SOURCE EXTRACT:

2. A toner as in claim 1 in which said ionomeric resin is Surlyn 7940 resin
and said acid-form resin is Nucrel 699 resin.
3. A toner as in claim 1 in which said ionomeric resin is Surlyn 9020 resin
and said acid-form resin is Nucrel 599 resin.
4. The toner as in claim 2 also comprising aluminum tristearate.
5. The toner as in claim 3 also comprising aluminum tristearate.
6. The toner as in claim 1 also comprising aluminum tristrearate.
7. A liquid toner comprising mineral oil as a vehicle, resin particles
comprising a thorough mixture of an ionomeric resin and the acid form of a
resin otherwise of the same structural form of said ionomeric resin, said
resins being in a ratio of about 6 parts by weight of said ionomeric resin
4 parts by weight of said acid resin, at least one pigment and, as charge
control materials, lecithin, N-methyl-2-pyrrolidone, and calcium
Petronate.
8. The toner as in claim 7 in which said ionomeric resin is Surlyn 7940
resin and said acid-form resin is Nucrel 699 resin.
9. The toner as in claim 7 in which said ionomeric resin is Surlyn 9020
resin and said acid-form resin is Nucrel 599 resin.
10. The toner as in claim 8 in which said lecithin, said pyrrolidone and
said Petronate are in proportion of 20 grams lecithin, 15 ml pyrrolidone
and 20 grams Petronate.

SOURCE EXCERPT:

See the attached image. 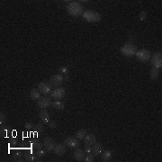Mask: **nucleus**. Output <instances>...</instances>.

TASK 1:
From the toner claims, extract the passage starting with "9. The toner" and going on through "20 grams Petronate.".
TASK 2:
In the toner claims, what does the liquid toner of claim 7 use as its vehicle?
The data shown above bear no relation to the toner claims.

FULL OUTPUT 1:
9. The toner as in claim 7 in which said ionomeric resin is Surlyn 9020
resin and said acid-form resin is Nucrel 599 resin.
10. The toner as in claim 8 in which said lecithin, said pyrrolidone and
said Petronate are in proportion of 20 grams lecithin, 15 ml pyrrolidone
and 20 grams Petronate.

FULL OUTPUT 2:
Mineral oil.